Study: Olympic Curlers More Likely Than Luge Racers to Be Hurt

The following is an excerpt from an article posted at

You could probably expect that when the world’s best bobsledders, skiers, figure skaters and other winter Olympic athletes gather to compete, some end up getting hurt. Exactly how often that happens, however, hasn’t been well studied.

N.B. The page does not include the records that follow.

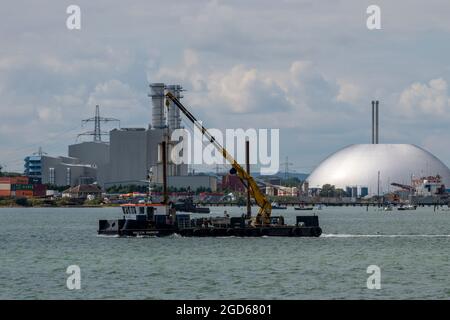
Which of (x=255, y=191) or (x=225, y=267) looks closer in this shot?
(x=225, y=267)

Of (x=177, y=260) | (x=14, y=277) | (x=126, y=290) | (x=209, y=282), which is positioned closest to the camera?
(x=126, y=290)

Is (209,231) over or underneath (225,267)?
over

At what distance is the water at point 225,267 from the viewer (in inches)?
2379

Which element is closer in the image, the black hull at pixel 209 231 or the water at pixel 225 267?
the water at pixel 225 267

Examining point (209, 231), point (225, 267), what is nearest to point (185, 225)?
point (209, 231)

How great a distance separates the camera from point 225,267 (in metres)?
75.6

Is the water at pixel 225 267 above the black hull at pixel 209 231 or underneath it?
underneath

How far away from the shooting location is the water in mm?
60438

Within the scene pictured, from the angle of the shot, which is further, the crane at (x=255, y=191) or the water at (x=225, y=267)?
the crane at (x=255, y=191)

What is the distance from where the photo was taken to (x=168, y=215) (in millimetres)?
108938

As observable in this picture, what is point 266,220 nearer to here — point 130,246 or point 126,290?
point 130,246

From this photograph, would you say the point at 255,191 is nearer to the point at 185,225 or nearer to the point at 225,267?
the point at 185,225

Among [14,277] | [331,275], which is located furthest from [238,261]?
[14,277]
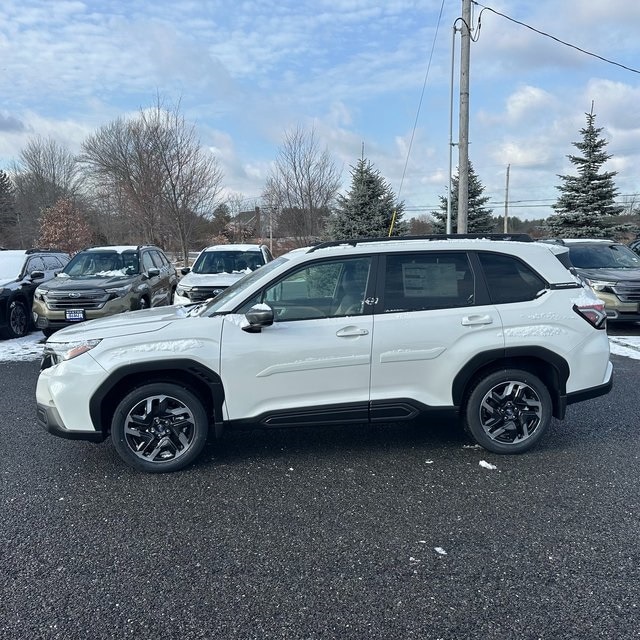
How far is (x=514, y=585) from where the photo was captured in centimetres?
270

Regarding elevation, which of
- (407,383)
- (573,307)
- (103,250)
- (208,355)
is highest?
(103,250)

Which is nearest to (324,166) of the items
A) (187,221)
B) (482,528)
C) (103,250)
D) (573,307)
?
(187,221)

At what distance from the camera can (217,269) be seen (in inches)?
439

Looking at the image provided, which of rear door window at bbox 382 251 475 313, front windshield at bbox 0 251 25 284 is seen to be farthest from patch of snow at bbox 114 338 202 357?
front windshield at bbox 0 251 25 284

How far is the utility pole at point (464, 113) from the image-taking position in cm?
1235

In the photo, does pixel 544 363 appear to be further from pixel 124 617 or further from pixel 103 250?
pixel 103 250

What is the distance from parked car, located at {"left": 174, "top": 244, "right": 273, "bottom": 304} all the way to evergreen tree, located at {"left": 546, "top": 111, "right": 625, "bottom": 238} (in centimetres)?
1953

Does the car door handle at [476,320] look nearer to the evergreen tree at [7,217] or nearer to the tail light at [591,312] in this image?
the tail light at [591,312]

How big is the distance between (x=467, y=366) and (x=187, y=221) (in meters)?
19.8

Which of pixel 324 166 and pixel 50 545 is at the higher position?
pixel 324 166

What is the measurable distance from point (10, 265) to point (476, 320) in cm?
1048

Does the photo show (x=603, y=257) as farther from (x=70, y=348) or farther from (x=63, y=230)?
(x=63, y=230)

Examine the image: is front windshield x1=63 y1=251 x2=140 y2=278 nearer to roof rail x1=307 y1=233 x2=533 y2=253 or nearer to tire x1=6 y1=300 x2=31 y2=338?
tire x1=6 y1=300 x2=31 y2=338

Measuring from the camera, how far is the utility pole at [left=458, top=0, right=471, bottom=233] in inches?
486
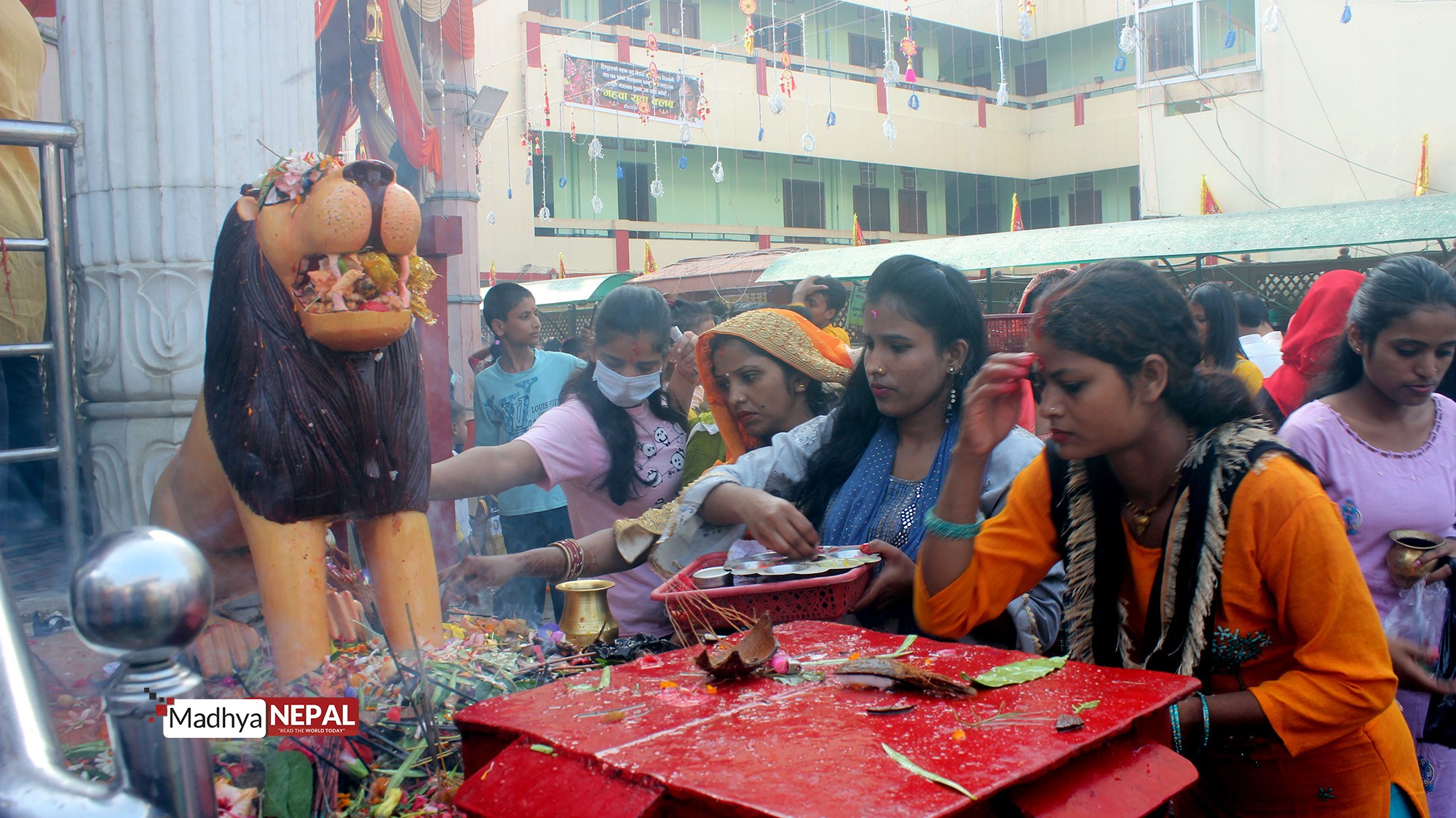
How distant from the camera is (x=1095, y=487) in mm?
1963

A research project undertaken at the Vancouver Games surveyed National Olympic Committee head doctors to come up with some stats, finding that at least 11% of athletes were injured and 7% fell ill during the Olympics. The collected data cover 2,567 athletes from the 82 participating committees and are published in the British Journal of Sports Medicine.

The authors say a 10% injury rate was seen at the 2008 Beijing Games, but that there is much less information available on injury risk for Olympic winter sports. (So we don’t know whether these rates are higher or lower than at previous Winter Games.)

As you could probably tell from the on-camera mishap rate during the Games, bobsled, ice hockey, short-track speed skating, freestyle skiing and snowboard cross had the highest rates of injury — as high as 35% for snowboard cross.

And would you believe a larger proportion of curling competitors (4%) than luge racers (2%) were injured? (That stat, of course, belies the fact that a luge competitor from Georgia died during a training run and may underestimate actual risk, the authors say.) Among the curlers, injuries were to the lower back, wrist, finger and thigh, and included strains, tendon problems and muscle spasms.